How to Hold a Musky (and other info)

Tuesday, April 24, 2007

It's show time for muskie fishermen

Chicago Sun-Times, by Dale Bowman

In some ways, David Cates is like any other muskie fisherman. He'll be at the Chicago Muskie Show at Harper College in Palatine from Friday through Sunday.

"And I'll have my checkbook with me and spend my money with some of the exhibitors," Cates said. "I never know until I get there. I look at my tackle box this time of year and there is nothing I need. But then I will walk away with a whole truckload. You can never tell. I caught the sickness some time ago."

As international president for the 7,00-plus members of Muskies Inc., Cates understands muskie fishing is a progressive illness. Cates, an attorney from Syracuse, Ind., and member of the Webster Lake Musky Club, illustrates the intertwining of professional and personal life that makes the Chicago Muskie Show special.
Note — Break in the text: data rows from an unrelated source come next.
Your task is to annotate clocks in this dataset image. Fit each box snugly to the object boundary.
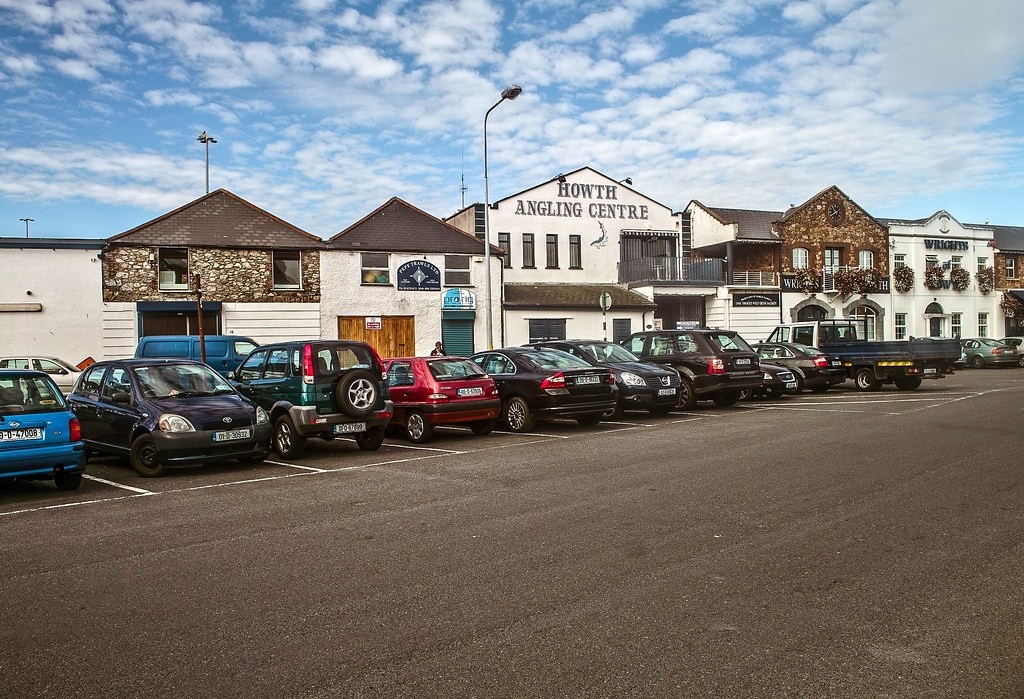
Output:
[824,199,846,227]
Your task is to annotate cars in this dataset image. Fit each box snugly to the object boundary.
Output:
[0,369,86,495]
[0,355,84,398]
[738,363,798,401]
[960,339,1020,369]
[64,357,276,478]
[520,340,682,422]
[999,336,1024,368]
[468,347,620,433]
[915,337,967,371]
[381,356,502,443]
[748,342,848,395]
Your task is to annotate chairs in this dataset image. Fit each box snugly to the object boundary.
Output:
[0,386,24,406]
[317,357,328,374]
[391,366,412,386]
[652,336,667,355]
[116,372,130,394]
[494,360,507,373]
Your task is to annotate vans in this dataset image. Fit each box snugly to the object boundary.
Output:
[134,333,297,381]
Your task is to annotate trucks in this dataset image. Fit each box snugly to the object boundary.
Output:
[766,321,961,392]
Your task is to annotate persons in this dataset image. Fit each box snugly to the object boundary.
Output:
[431,342,447,356]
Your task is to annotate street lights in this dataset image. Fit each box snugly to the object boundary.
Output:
[20,218,34,238]
[483,84,522,350]
[197,130,218,195]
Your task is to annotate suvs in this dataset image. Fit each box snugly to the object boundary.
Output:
[226,340,394,460]
[620,329,765,411]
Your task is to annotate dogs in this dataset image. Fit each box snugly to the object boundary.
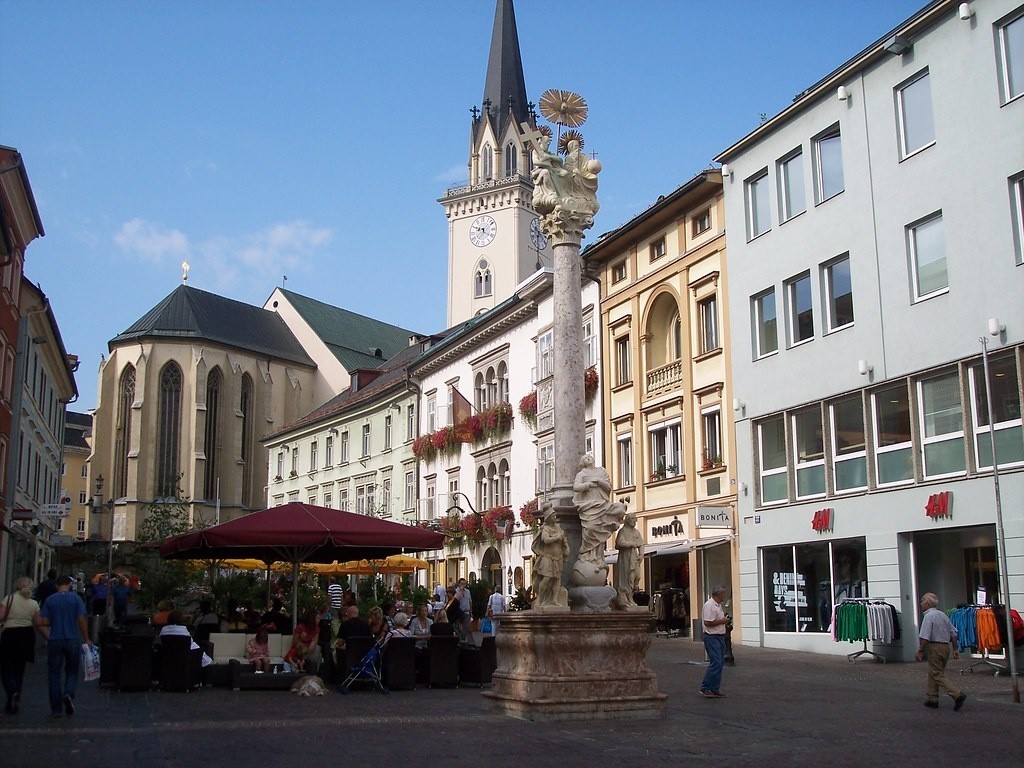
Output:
[289,675,328,697]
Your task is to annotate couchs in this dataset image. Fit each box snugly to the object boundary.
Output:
[208,633,321,689]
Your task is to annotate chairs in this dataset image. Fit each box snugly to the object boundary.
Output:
[99,628,119,683]
[120,634,154,688]
[159,634,204,688]
[418,636,460,689]
[380,637,417,692]
[461,636,497,688]
[336,637,372,675]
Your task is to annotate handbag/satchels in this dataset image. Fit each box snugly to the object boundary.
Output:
[80,643,100,681]
[488,609,493,614]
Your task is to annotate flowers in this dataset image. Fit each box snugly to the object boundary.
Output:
[463,513,481,551]
[584,371,597,403]
[482,506,514,545]
[521,499,539,534]
[414,428,456,463]
[438,515,463,551]
[520,392,537,421]
[470,404,511,442]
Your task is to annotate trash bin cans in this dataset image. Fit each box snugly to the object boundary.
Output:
[88,613,106,645]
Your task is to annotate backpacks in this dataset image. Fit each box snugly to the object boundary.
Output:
[480,615,492,633]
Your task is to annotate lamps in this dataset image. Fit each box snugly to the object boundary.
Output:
[731,394,747,413]
[722,162,736,179]
[882,35,915,59]
[856,356,876,381]
[837,84,852,101]
[957,1,976,18]
[989,317,1005,338]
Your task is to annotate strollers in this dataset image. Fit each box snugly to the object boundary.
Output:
[340,631,394,694]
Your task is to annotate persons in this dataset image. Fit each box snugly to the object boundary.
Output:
[38,569,506,682]
[37,577,93,718]
[699,587,730,698]
[572,453,628,571]
[0,576,50,714]
[918,648,924,652]
[915,593,967,711]
[535,503,570,606]
[615,513,644,608]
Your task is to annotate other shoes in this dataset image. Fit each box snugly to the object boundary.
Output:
[5,690,20,713]
[953,691,967,711]
[712,691,728,698]
[63,692,75,716]
[924,701,938,709]
[699,689,716,698]
[51,705,62,716]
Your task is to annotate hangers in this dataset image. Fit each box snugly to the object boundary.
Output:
[835,601,895,611]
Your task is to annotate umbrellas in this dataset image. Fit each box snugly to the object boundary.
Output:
[134,503,444,635]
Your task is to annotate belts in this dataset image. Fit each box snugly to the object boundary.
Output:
[928,641,949,645]
[705,632,725,637]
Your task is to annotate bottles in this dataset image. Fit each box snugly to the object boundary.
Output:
[274,665,277,674]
"This is the Rose Bowl quote, it is the granddaddy of them all," said Cates, whose lifetime trophy is a 48oe-inch muskie from Lake St. Clair.

It's a young grandpa. "As a lark" in 1995, Steve "Big Tuna" Statland and Lynn Shuster started thinking about staging the show, partly because of dissatisfaction with treatment of Muskies Inc. chapters at local shows.

From the first Chicago Muskie Show in January 1996, MI always has been central and has its own booth. And virtually all its officials come, including Cates this year. Based on show attendance, two local chapters, the Chicagoland Muskie Hunters and the South Side Muskie Hawks, receive part of the proceeds.

But the show has evolved into far more than a local draw. It has been copied around the country, yet retains its role as the premier gathering for muskie fishermen.

It was no accident that the National Fresh Water Fishing Hall of Fame made its ill-fated announcement on retaining Louis Spray's muskie as the world record the day after the show closed last year.

"Some members of Muskies Inc. are very concerned [about the world record], but that is not what we are about," Cates said. "We are about promoting the muskie fishery."

The cantankerous nature of that debate best illustrates why I long have said that muskie fishermen have the highest percentage of Type A and addictive personalities in the outdoor world. The only group close is waterfowlers.

Cates understands that.

"The most pressing [MI] issue is trying to get everybody on the same page," Cates said.

MI, which began in 1966, has as its mission to be "an active, service-oriented, non-profit organization for men, women and children with the single focus of improving the sport of muskie fishing everywhere the fish are found."

It takes an attorney such as Cates to parse that sentence into action in the real world. Even around Chicago, chapters have different interests and aims.

"One chapter may be interested in native stocking, others in stocking, others in youth and others in research," Cates said.

His job is to corral disparate interests to "promote and expand the muskie fishery." That's why Cates will be around the MI booth.

"As a collateral issue, it is difficult times for non-profit organizations," he said.

That's one thing even the great individualists of the muskie world should agree on. Do the right thing and make a check out to MI. After a year of backsliding, I promised Cates I will stop by and rejoin.

PERCH REGS: The Illinois Department of Natural Resources will not change sportfishing regulations for yellow perch on Lake Michigan in 2007. The July closure of perch fishing for those 16 and older will remain in place.

PLACES AND FACES: A story from the Daily Union, forwarded by Ray Thompson, shows how far muskie fishing in Illinois has come. Brian Schanche and Matt Holleman stopped on Lake Shelbyville to fish for muskies last week while flying float planes, a Cessna 172 and a Piper Super Cruiser, from Minneapolis to Florida. If thinking of duplicating that, learn the regulations for landing on U.S. Army Corps of Engineers lakes. ... Dave Nyquist of Indianhead Mountain Resort ( wanted snow-starved Chicago skiers to know Indianhead received 89 inches through last week. Mainly because of lake-effect snow off Lake Superior.

WILD THINGS: The Green Bay Press-Gazette reported that a yearlong search for cougars (mountain lions) in Wisconsin was inconclusive.

"If cougars are not here, they're going to be here, and we should be thinking about how we are going to deal with their presence," said Eric Anderson, professor of wildlife at the University of Wisconsin-Stevens Point. Illinois has had at least two wild cougars in the plast six years with rumors of more. ... Climate change is the theme for International Migratory Bird Day ( on May 12.

STRAY CAST: Thinking Boise State could play football with Florida/ LSU/USC is like saying a whitetail deer (undefeated here) could run with cheetahs/pronghorn antelopes/Mongolian gazelles; or (I can't help myself), thinking the Cubs will hang with the Cardinals/Tigers/ White Sox.